§ **Task statement**
Copy out every one of the lines below word for word, without changing anything.

§ **Data section**
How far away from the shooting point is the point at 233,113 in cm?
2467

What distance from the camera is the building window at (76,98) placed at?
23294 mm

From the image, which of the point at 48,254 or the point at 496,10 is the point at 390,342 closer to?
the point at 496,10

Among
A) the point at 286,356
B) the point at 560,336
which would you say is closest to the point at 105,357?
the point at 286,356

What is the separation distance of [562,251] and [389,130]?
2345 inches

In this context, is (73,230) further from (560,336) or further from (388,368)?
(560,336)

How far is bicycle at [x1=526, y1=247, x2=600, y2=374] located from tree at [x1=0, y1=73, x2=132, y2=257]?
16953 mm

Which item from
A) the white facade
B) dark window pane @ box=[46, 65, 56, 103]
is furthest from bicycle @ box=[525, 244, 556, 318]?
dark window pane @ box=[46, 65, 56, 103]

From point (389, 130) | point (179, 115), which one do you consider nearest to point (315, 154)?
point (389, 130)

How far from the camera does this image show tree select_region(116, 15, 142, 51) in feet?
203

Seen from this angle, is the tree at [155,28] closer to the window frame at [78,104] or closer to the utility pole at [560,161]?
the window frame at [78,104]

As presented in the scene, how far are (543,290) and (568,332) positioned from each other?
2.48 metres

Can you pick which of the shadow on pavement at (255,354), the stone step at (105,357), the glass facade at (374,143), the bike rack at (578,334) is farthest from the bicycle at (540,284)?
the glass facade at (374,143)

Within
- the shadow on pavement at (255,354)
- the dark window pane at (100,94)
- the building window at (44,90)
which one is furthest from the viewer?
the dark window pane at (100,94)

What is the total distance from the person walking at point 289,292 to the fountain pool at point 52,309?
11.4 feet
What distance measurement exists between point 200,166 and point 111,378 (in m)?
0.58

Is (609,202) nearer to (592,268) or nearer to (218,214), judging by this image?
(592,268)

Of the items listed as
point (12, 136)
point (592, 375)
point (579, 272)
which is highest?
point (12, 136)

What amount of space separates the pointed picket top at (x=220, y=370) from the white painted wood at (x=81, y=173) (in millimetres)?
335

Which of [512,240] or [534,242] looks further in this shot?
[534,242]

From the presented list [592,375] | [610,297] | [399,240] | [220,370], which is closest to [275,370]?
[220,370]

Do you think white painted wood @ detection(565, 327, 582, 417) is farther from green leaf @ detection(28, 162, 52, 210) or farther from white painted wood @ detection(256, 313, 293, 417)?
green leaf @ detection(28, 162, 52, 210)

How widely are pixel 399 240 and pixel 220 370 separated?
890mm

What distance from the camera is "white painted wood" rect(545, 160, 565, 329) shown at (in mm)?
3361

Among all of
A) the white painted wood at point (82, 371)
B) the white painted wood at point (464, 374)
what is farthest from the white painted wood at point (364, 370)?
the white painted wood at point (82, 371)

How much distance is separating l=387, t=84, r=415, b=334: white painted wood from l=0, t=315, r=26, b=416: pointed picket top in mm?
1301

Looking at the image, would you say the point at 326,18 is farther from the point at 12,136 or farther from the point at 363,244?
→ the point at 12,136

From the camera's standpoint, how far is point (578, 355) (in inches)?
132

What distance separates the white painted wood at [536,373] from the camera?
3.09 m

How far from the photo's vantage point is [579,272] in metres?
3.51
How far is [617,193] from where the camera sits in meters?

§ **The result**
How far away from the shooting point is the point at 233,113 in cm?
2467

What distance from the camera is the building window at (76,98) placed at?
23294 mm

From the image, which of the point at 48,254 or the point at 496,10 is the point at 390,342 closer to?
the point at 496,10

Among
A) the point at 286,356
B) the point at 560,336
which would you say is closest to the point at 105,357?
the point at 286,356

What is the separation distance of [562,251] and [389,130]?
2345 inches

In this context, is (73,230) further from (560,336) or further from (388,368)?
(560,336)

How far is bicycle at [x1=526, y1=247, x2=600, y2=374] located from tree at [x1=0, y1=73, x2=132, y2=257]?
16953 mm

Which item from
A) the white facade
B) dark window pane @ box=[46, 65, 56, 103]
is furthest from bicycle @ box=[525, 244, 556, 318]?
dark window pane @ box=[46, 65, 56, 103]

From point (389, 130) | point (179, 115), which one do you consider nearest to point (315, 154)?
point (389, 130)

How far from the camera does this image show tree select_region(116, 15, 142, 51) in feet?
203

Seen from this angle, is the tree at [155,28] closer to the window frame at [78,104] or closer to the utility pole at [560,161]?
the window frame at [78,104]

As presented in the scene, how far are (543,290) and (568,332) positioned from each other?
2.48 metres

Can you pick which of the shadow on pavement at (255,354), the stone step at (105,357), the glass facade at (374,143), the bike rack at (578,334) is farthest from the bicycle at (540,284)?
the glass facade at (374,143)

Within
- the shadow on pavement at (255,354)
- the dark window pane at (100,94)
- the building window at (44,90)
which one is furthest from the viewer?
the dark window pane at (100,94)

What is the total distance from the person walking at point 289,292 to the fountain pool at point 52,309?
11.4 feet
What distance measurement exists between point 200,166 and point 111,378 (in m)?
0.58

Is (609,202) nearer to (592,268) or nearer to (218,214), judging by this image?
(592,268)

Of the items listed as
point (12, 136)
point (592, 375)
point (579, 272)
which is highest?
point (12, 136)

What amount of space separates the pointed picket top at (x=220, y=370) from the white painted wood at (x=81, y=173) (in millimetres)?
335

Which of [512,240] or [534,242] looks further in this shot?
[534,242]

From the presented list [592,375] | [610,297] | [399,240] | [220,370], which is closest to [275,370]?
[220,370]

Do you think white painted wood @ detection(565, 327, 582, 417) is farther from green leaf @ detection(28, 162, 52, 210) or farther from white painted wood @ detection(256, 313, 293, 417)?
green leaf @ detection(28, 162, 52, 210)

How widely are pixel 399 240 and pixel 220 370 separated?
890mm

What distance from the camera is "white painted wood" rect(545, 160, 565, 329) shown at (in mm)?
3361

Among all of
A) the white painted wood at point (82, 371)
B) the white painted wood at point (464, 374)
what is farthest from the white painted wood at point (364, 370)?
the white painted wood at point (82, 371)

How much distance is separating l=387, t=84, r=415, b=334: white painted wood from l=0, t=315, r=26, b=416: pointed picket top in mm?
1301

Looking at the image, would you say the point at 326,18 is farther from the point at 12,136 or farther from the point at 363,244?
→ the point at 12,136

From the camera's standpoint, how far is point (578, 355) (in inches)?
132

What distance separates the white painted wood at [536,373] from the camera?
3.09 m

How far from the photo's vantage point is [579,272] in metres?
3.51
How far is [617,193] from where the camera sits in meters?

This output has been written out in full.